▸ **REQUIREMENT**: Transcribe the entries exactly; images are not part of the copy.
= = = = =
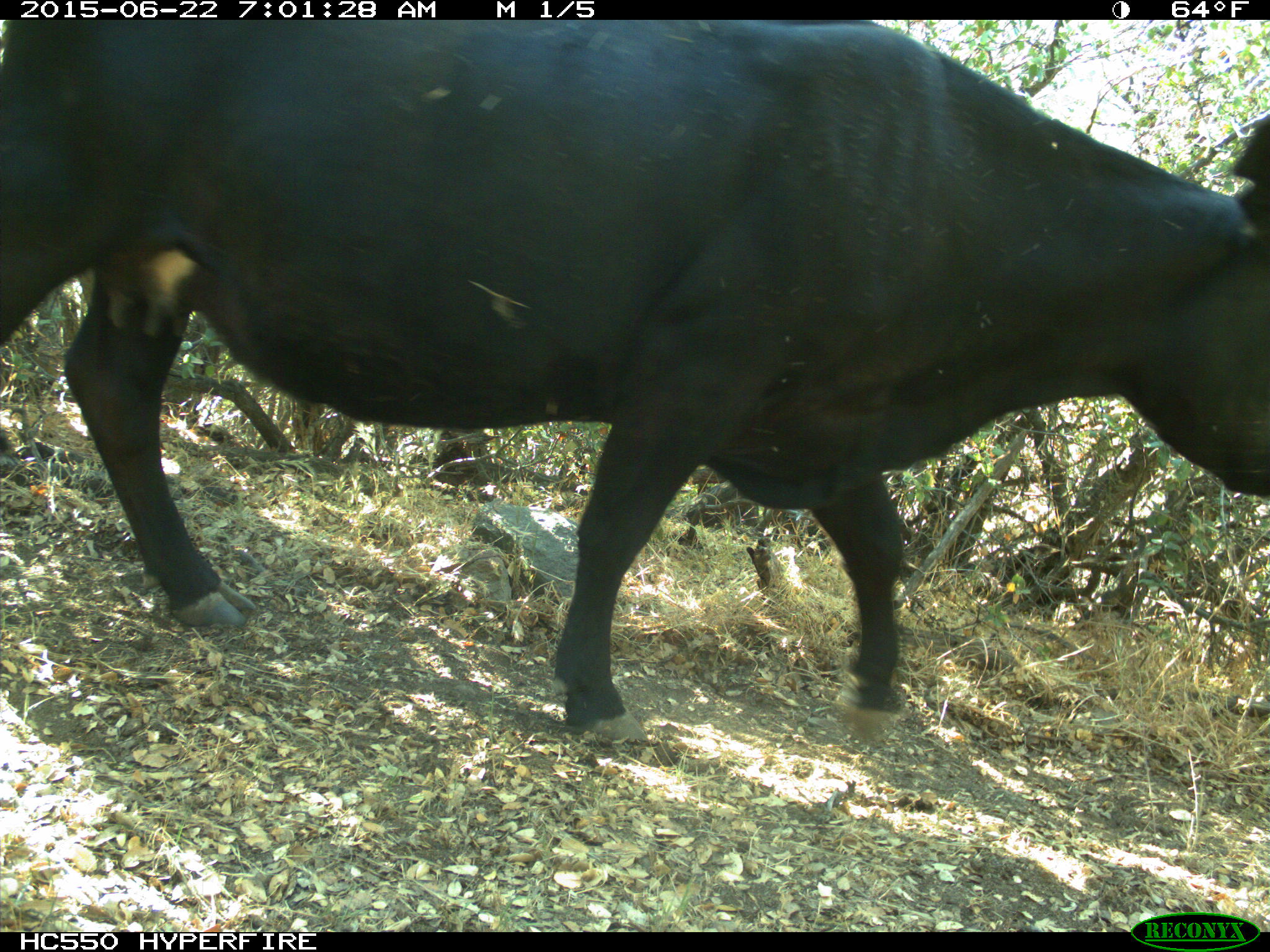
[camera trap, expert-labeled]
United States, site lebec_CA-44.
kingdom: Animalia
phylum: Chordata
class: Mammalia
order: Artiodactyla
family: Bovidae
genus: Bos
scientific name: Bos taurus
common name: domestic cow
Bos taurus (domestic cow).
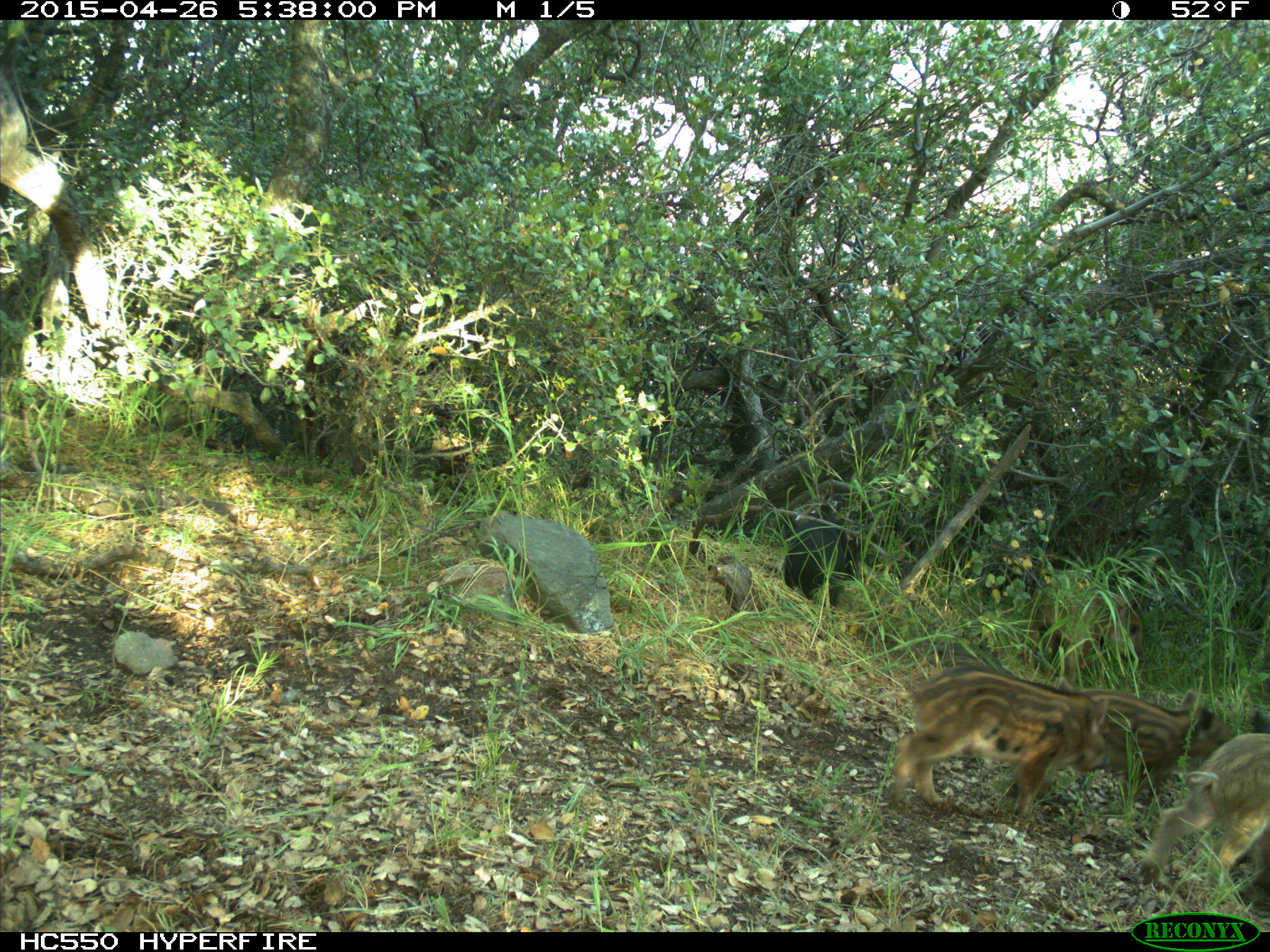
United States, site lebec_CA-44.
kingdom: Animalia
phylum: Chordata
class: Mammalia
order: Artiodactyla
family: Suidae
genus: Sus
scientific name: Sus scrofa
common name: wild boar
= = = = =
▸ **FINAL ANSWER**:
[camera trap, expert-labeled]
United States, site lebec_CA-44.
kingdom: Animalia
phylum: Chordata
class: Mammalia
order: Artiodactyla
family: Bovidae
genus: Bos
scientific name: Bos taurus
common name: domestic cow
Bos taurus (domestic cow).
United States, site lebec_CA-44.
kingdom: Animalia
phylum: Chordata
class: Mammalia
order: Artiodactyla
family: Suidae
genus: Sus
scientific name: Sus scrofa
common name: wild boar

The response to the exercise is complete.